ABSTRACT

Perhaps in keeping with the linguistic theories of the early and middle of the twentieth century, Merriam Webster Collegiate Dictionary defines metaphor as “a figure of speech in which a word or a phrase literally denoting one kind of object or idea is used in place of another to suggest a likeness or analogy between them.” This definition includes the idea of transference that goes back to Aristotle’s seminal understanding in the Poetics: “Metaphor is the application of an alien name by a transference either from genus to species, or from species to genus, or from species to species, or by analogy, that is, proportion” (1457b, Butcher, 77–78).

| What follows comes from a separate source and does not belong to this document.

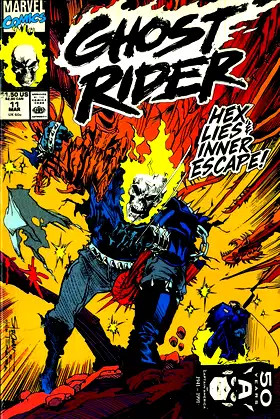 Ghost Rider Classic 2: Danny Ketch poster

Since Aristotle, a great number of philosophers and literary scholars, among them Nietzsche, I. A. Richards, and Max Black, have tackled the phenomenon of metaphor and explained or modified it, offering new insights. 1 Aristotle compares a style containing metaphors to “a riddle” and one wonders if that is what led some modern linguists to define metaphor as a linguistic aberration. More recently, some cognitive theorists have recognized that the use of metaphoric language is not an aberration but an essential part of our mind. Yet this advance in our understanding is hampered by the lure of the taxonomic impulse, the tendency to think in terms of categories and to apply logical processes to phenomena that are mnemonic in their essence.